2 Working interest reserves before the calculation for royalties and before the consideration of royalty interest reserves.
Reserves estimates are based on the Company’s internal evaluation of what it estimates could be booked at June 30, 2016. The reserves were prepared in accordance with the Canadian Oil and Gas Evaluation Handbook by a member of Tamarack’s management who is a qualified reserves evaluator in accordance with National Instrument 51-101 – Standards of Disclosure for Oil and Gas Activities. Reserve values are based on GLJ December 31, 2015 engineering pricing.
3 The reserve life index (“RLI”) is calculated by dividing P+P reserves estimated at June 30, 2016 with estimated production at closing.
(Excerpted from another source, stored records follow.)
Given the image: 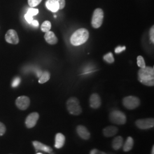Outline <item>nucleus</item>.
<instances>
[{
    "mask_svg": "<svg viewBox=\"0 0 154 154\" xmlns=\"http://www.w3.org/2000/svg\"><path fill=\"white\" fill-rule=\"evenodd\" d=\"M89 103L90 106L91 108L94 109H97L101 106V98L98 94H93L90 97Z\"/></svg>",
    "mask_w": 154,
    "mask_h": 154,
    "instance_id": "11",
    "label": "nucleus"
},
{
    "mask_svg": "<svg viewBox=\"0 0 154 154\" xmlns=\"http://www.w3.org/2000/svg\"><path fill=\"white\" fill-rule=\"evenodd\" d=\"M32 143H33L34 147L35 148L37 151L40 150L50 154L51 153V152L53 151V149H51L50 147L45 144L44 143L39 142L38 141L35 140V141H33Z\"/></svg>",
    "mask_w": 154,
    "mask_h": 154,
    "instance_id": "13",
    "label": "nucleus"
},
{
    "mask_svg": "<svg viewBox=\"0 0 154 154\" xmlns=\"http://www.w3.org/2000/svg\"><path fill=\"white\" fill-rule=\"evenodd\" d=\"M42 0H28V4L30 7L33 8L38 5Z\"/></svg>",
    "mask_w": 154,
    "mask_h": 154,
    "instance_id": "24",
    "label": "nucleus"
},
{
    "mask_svg": "<svg viewBox=\"0 0 154 154\" xmlns=\"http://www.w3.org/2000/svg\"><path fill=\"white\" fill-rule=\"evenodd\" d=\"M56 1L58 2L59 4L60 9H63L66 5L65 0H56Z\"/></svg>",
    "mask_w": 154,
    "mask_h": 154,
    "instance_id": "29",
    "label": "nucleus"
},
{
    "mask_svg": "<svg viewBox=\"0 0 154 154\" xmlns=\"http://www.w3.org/2000/svg\"><path fill=\"white\" fill-rule=\"evenodd\" d=\"M6 131V127L2 122H0V136H2Z\"/></svg>",
    "mask_w": 154,
    "mask_h": 154,
    "instance_id": "28",
    "label": "nucleus"
},
{
    "mask_svg": "<svg viewBox=\"0 0 154 154\" xmlns=\"http://www.w3.org/2000/svg\"><path fill=\"white\" fill-rule=\"evenodd\" d=\"M89 37L88 31L85 28L77 30L72 34L70 38L71 44L74 46H79L85 44Z\"/></svg>",
    "mask_w": 154,
    "mask_h": 154,
    "instance_id": "2",
    "label": "nucleus"
},
{
    "mask_svg": "<svg viewBox=\"0 0 154 154\" xmlns=\"http://www.w3.org/2000/svg\"><path fill=\"white\" fill-rule=\"evenodd\" d=\"M5 40L9 44H18L19 43V38L16 31L13 29L9 30L6 33Z\"/></svg>",
    "mask_w": 154,
    "mask_h": 154,
    "instance_id": "9",
    "label": "nucleus"
},
{
    "mask_svg": "<svg viewBox=\"0 0 154 154\" xmlns=\"http://www.w3.org/2000/svg\"><path fill=\"white\" fill-rule=\"evenodd\" d=\"M98 152H99V150L98 149H93L90 151V154H98Z\"/></svg>",
    "mask_w": 154,
    "mask_h": 154,
    "instance_id": "33",
    "label": "nucleus"
},
{
    "mask_svg": "<svg viewBox=\"0 0 154 154\" xmlns=\"http://www.w3.org/2000/svg\"><path fill=\"white\" fill-rule=\"evenodd\" d=\"M76 131L78 136L83 140H88L90 138V133L88 129L83 125H79L77 127Z\"/></svg>",
    "mask_w": 154,
    "mask_h": 154,
    "instance_id": "12",
    "label": "nucleus"
},
{
    "mask_svg": "<svg viewBox=\"0 0 154 154\" xmlns=\"http://www.w3.org/2000/svg\"><path fill=\"white\" fill-rule=\"evenodd\" d=\"M138 81L145 86H154V67L146 66L140 68L138 72Z\"/></svg>",
    "mask_w": 154,
    "mask_h": 154,
    "instance_id": "1",
    "label": "nucleus"
},
{
    "mask_svg": "<svg viewBox=\"0 0 154 154\" xmlns=\"http://www.w3.org/2000/svg\"><path fill=\"white\" fill-rule=\"evenodd\" d=\"M31 23L32 24L33 26L35 27H38L39 26V22L37 20H33Z\"/></svg>",
    "mask_w": 154,
    "mask_h": 154,
    "instance_id": "32",
    "label": "nucleus"
},
{
    "mask_svg": "<svg viewBox=\"0 0 154 154\" xmlns=\"http://www.w3.org/2000/svg\"><path fill=\"white\" fill-rule=\"evenodd\" d=\"M66 107L69 112L73 116H79L82 112L79 101L75 97H71L67 100Z\"/></svg>",
    "mask_w": 154,
    "mask_h": 154,
    "instance_id": "3",
    "label": "nucleus"
},
{
    "mask_svg": "<svg viewBox=\"0 0 154 154\" xmlns=\"http://www.w3.org/2000/svg\"><path fill=\"white\" fill-rule=\"evenodd\" d=\"M134 139L132 137H128L127 138L126 140L125 144L123 145V149L125 152H128L132 149V147L134 146Z\"/></svg>",
    "mask_w": 154,
    "mask_h": 154,
    "instance_id": "19",
    "label": "nucleus"
},
{
    "mask_svg": "<svg viewBox=\"0 0 154 154\" xmlns=\"http://www.w3.org/2000/svg\"><path fill=\"white\" fill-rule=\"evenodd\" d=\"M109 119L112 123L118 125H125L127 121L126 116L122 111L119 110H114L110 112Z\"/></svg>",
    "mask_w": 154,
    "mask_h": 154,
    "instance_id": "4",
    "label": "nucleus"
},
{
    "mask_svg": "<svg viewBox=\"0 0 154 154\" xmlns=\"http://www.w3.org/2000/svg\"><path fill=\"white\" fill-rule=\"evenodd\" d=\"M45 41L50 45H55L58 42V38L53 32L49 31L45 33L44 36Z\"/></svg>",
    "mask_w": 154,
    "mask_h": 154,
    "instance_id": "16",
    "label": "nucleus"
},
{
    "mask_svg": "<svg viewBox=\"0 0 154 154\" xmlns=\"http://www.w3.org/2000/svg\"><path fill=\"white\" fill-rule=\"evenodd\" d=\"M39 117V116L38 112H34L30 114L27 116L25 121V125L26 127L28 128H32L35 126L38 120Z\"/></svg>",
    "mask_w": 154,
    "mask_h": 154,
    "instance_id": "10",
    "label": "nucleus"
},
{
    "mask_svg": "<svg viewBox=\"0 0 154 154\" xmlns=\"http://www.w3.org/2000/svg\"><path fill=\"white\" fill-rule=\"evenodd\" d=\"M38 9H34V8H30V9H28L27 13H28V14H29V15H30V16H32L33 17L34 16L37 15V14L38 13Z\"/></svg>",
    "mask_w": 154,
    "mask_h": 154,
    "instance_id": "25",
    "label": "nucleus"
},
{
    "mask_svg": "<svg viewBox=\"0 0 154 154\" xmlns=\"http://www.w3.org/2000/svg\"><path fill=\"white\" fill-rule=\"evenodd\" d=\"M46 8L52 12H57L60 9V6L56 0H48L46 2Z\"/></svg>",
    "mask_w": 154,
    "mask_h": 154,
    "instance_id": "17",
    "label": "nucleus"
},
{
    "mask_svg": "<svg viewBox=\"0 0 154 154\" xmlns=\"http://www.w3.org/2000/svg\"><path fill=\"white\" fill-rule=\"evenodd\" d=\"M103 60H105L106 62H107L109 63H112L114 62L115 60L114 58L113 54H112V53H108L107 54H105L103 56Z\"/></svg>",
    "mask_w": 154,
    "mask_h": 154,
    "instance_id": "22",
    "label": "nucleus"
},
{
    "mask_svg": "<svg viewBox=\"0 0 154 154\" xmlns=\"http://www.w3.org/2000/svg\"><path fill=\"white\" fill-rule=\"evenodd\" d=\"M118 132V128L116 126H109L106 127L103 130V134L105 137L110 138L115 136Z\"/></svg>",
    "mask_w": 154,
    "mask_h": 154,
    "instance_id": "14",
    "label": "nucleus"
},
{
    "mask_svg": "<svg viewBox=\"0 0 154 154\" xmlns=\"http://www.w3.org/2000/svg\"><path fill=\"white\" fill-rule=\"evenodd\" d=\"M137 65L140 68H143V67L146 66L145 61H144V60L142 56H141V55L138 56V57H137Z\"/></svg>",
    "mask_w": 154,
    "mask_h": 154,
    "instance_id": "23",
    "label": "nucleus"
},
{
    "mask_svg": "<svg viewBox=\"0 0 154 154\" xmlns=\"http://www.w3.org/2000/svg\"><path fill=\"white\" fill-rule=\"evenodd\" d=\"M151 154H154V146H152V150H151Z\"/></svg>",
    "mask_w": 154,
    "mask_h": 154,
    "instance_id": "34",
    "label": "nucleus"
},
{
    "mask_svg": "<svg viewBox=\"0 0 154 154\" xmlns=\"http://www.w3.org/2000/svg\"><path fill=\"white\" fill-rule=\"evenodd\" d=\"M30 103L29 98L26 96H21L17 98L16 104L17 107L21 110H26Z\"/></svg>",
    "mask_w": 154,
    "mask_h": 154,
    "instance_id": "8",
    "label": "nucleus"
},
{
    "mask_svg": "<svg viewBox=\"0 0 154 154\" xmlns=\"http://www.w3.org/2000/svg\"><path fill=\"white\" fill-rule=\"evenodd\" d=\"M137 127L141 130H147L154 126V118L140 119L135 122Z\"/></svg>",
    "mask_w": 154,
    "mask_h": 154,
    "instance_id": "7",
    "label": "nucleus"
},
{
    "mask_svg": "<svg viewBox=\"0 0 154 154\" xmlns=\"http://www.w3.org/2000/svg\"><path fill=\"white\" fill-rule=\"evenodd\" d=\"M123 145V138L118 136L114 138L112 142V147L114 150H118Z\"/></svg>",
    "mask_w": 154,
    "mask_h": 154,
    "instance_id": "18",
    "label": "nucleus"
},
{
    "mask_svg": "<svg viewBox=\"0 0 154 154\" xmlns=\"http://www.w3.org/2000/svg\"><path fill=\"white\" fill-rule=\"evenodd\" d=\"M50 74L48 72H45L42 73L41 75L39 77L38 82L41 84H43L48 82L50 79Z\"/></svg>",
    "mask_w": 154,
    "mask_h": 154,
    "instance_id": "20",
    "label": "nucleus"
},
{
    "mask_svg": "<svg viewBox=\"0 0 154 154\" xmlns=\"http://www.w3.org/2000/svg\"><path fill=\"white\" fill-rule=\"evenodd\" d=\"M65 137L61 133L56 134L55 137V144L54 147L56 149H61L65 143Z\"/></svg>",
    "mask_w": 154,
    "mask_h": 154,
    "instance_id": "15",
    "label": "nucleus"
},
{
    "mask_svg": "<svg viewBox=\"0 0 154 154\" xmlns=\"http://www.w3.org/2000/svg\"><path fill=\"white\" fill-rule=\"evenodd\" d=\"M25 18L26 20V21L29 23H31L32 21L33 20V17L29 14H28V13H26L25 15Z\"/></svg>",
    "mask_w": 154,
    "mask_h": 154,
    "instance_id": "30",
    "label": "nucleus"
},
{
    "mask_svg": "<svg viewBox=\"0 0 154 154\" xmlns=\"http://www.w3.org/2000/svg\"><path fill=\"white\" fill-rule=\"evenodd\" d=\"M154 26H152L150 30H149V38L151 41L154 44Z\"/></svg>",
    "mask_w": 154,
    "mask_h": 154,
    "instance_id": "27",
    "label": "nucleus"
},
{
    "mask_svg": "<svg viewBox=\"0 0 154 154\" xmlns=\"http://www.w3.org/2000/svg\"><path fill=\"white\" fill-rule=\"evenodd\" d=\"M98 154H107L105 152H103V151H99V152H98Z\"/></svg>",
    "mask_w": 154,
    "mask_h": 154,
    "instance_id": "35",
    "label": "nucleus"
},
{
    "mask_svg": "<svg viewBox=\"0 0 154 154\" xmlns=\"http://www.w3.org/2000/svg\"><path fill=\"white\" fill-rule=\"evenodd\" d=\"M104 17V13L102 9L100 8L96 9L94 11L92 20L91 25L94 28L98 29L102 25Z\"/></svg>",
    "mask_w": 154,
    "mask_h": 154,
    "instance_id": "5",
    "label": "nucleus"
},
{
    "mask_svg": "<svg viewBox=\"0 0 154 154\" xmlns=\"http://www.w3.org/2000/svg\"><path fill=\"white\" fill-rule=\"evenodd\" d=\"M37 154H42V153H39H39H37Z\"/></svg>",
    "mask_w": 154,
    "mask_h": 154,
    "instance_id": "36",
    "label": "nucleus"
},
{
    "mask_svg": "<svg viewBox=\"0 0 154 154\" xmlns=\"http://www.w3.org/2000/svg\"><path fill=\"white\" fill-rule=\"evenodd\" d=\"M126 50V47L125 46H118L115 49V52L116 53H120L122 51H124Z\"/></svg>",
    "mask_w": 154,
    "mask_h": 154,
    "instance_id": "31",
    "label": "nucleus"
},
{
    "mask_svg": "<svg viewBox=\"0 0 154 154\" xmlns=\"http://www.w3.org/2000/svg\"><path fill=\"white\" fill-rule=\"evenodd\" d=\"M51 22L49 21H45L42 23L41 29V30L43 32L46 33V32L50 31V30L51 29Z\"/></svg>",
    "mask_w": 154,
    "mask_h": 154,
    "instance_id": "21",
    "label": "nucleus"
},
{
    "mask_svg": "<svg viewBox=\"0 0 154 154\" xmlns=\"http://www.w3.org/2000/svg\"><path fill=\"white\" fill-rule=\"evenodd\" d=\"M140 104V99L135 96H128L123 99V105L128 110L135 109Z\"/></svg>",
    "mask_w": 154,
    "mask_h": 154,
    "instance_id": "6",
    "label": "nucleus"
},
{
    "mask_svg": "<svg viewBox=\"0 0 154 154\" xmlns=\"http://www.w3.org/2000/svg\"><path fill=\"white\" fill-rule=\"evenodd\" d=\"M20 82H21L20 78L19 77H17L13 80V81L12 82V87L16 88L17 86H18L19 85Z\"/></svg>",
    "mask_w": 154,
    "mask_h": 154,
    "instance_id": "26",
    "label": "nucleus"
}]
</instances>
4 Operating netback does not have any standard meaning prescribed by IFRS and therefore may not be comparable with the calculation of similar measures for other entities. Operating netback equals total petroleum and natural gas sales less royalties and operating costs calculated on a boe basis. Tamarack considers operating netback as an important measure to evaluate its operational performance as it demonstrates its field level profitability relative to current commodity prices. The estimated operating netback was derived using the Company’s H2/2016 commodity price forecast of $59.75/bbl for Edmonton Par price and $2.20/GJ for AECO.
5 Cash flow multiple is calculated by dividing the purchase price by an estimate of funds from operations from the acquired asset on a run rate basis using the estimated production rate at closing. The estimated operating netback was derived using the Company’s H2/2016 commodity price forecast of $59.75/bbl for Edmonton Par price and $2.20/GJ for AECO.
Tamarack Valley revises guidance up
Because of the increased value of oil since the start of the year, and the added production the company expects from the acquisition today, TVE has increased its guidance for 2016. The company announced today that:
- Capital expenditure budget increased to between $45-$53 million (excluding the cost of the Acquisitions) from $40-57 million while continuing to invest within cash flow;
- Average estimated 2016 annual production guidance increased to between 9,700-10,000 boe/d (approximately 53-57% oil & NGLs);
- 2016 exit production rate increased to approximately 11,000 boe/d (approximately 53-57% oil & NGLs); and
- Assumes: 2016 WTI average $44/bbl – $47/bbl USD, 2016 Edmonton par price average $52/bbl – $56/bbl, 2016 AECO average $1.80/GJ to $2.00/GJ, Canadian/US dollar exchange rate range of $0.77 to $0.78.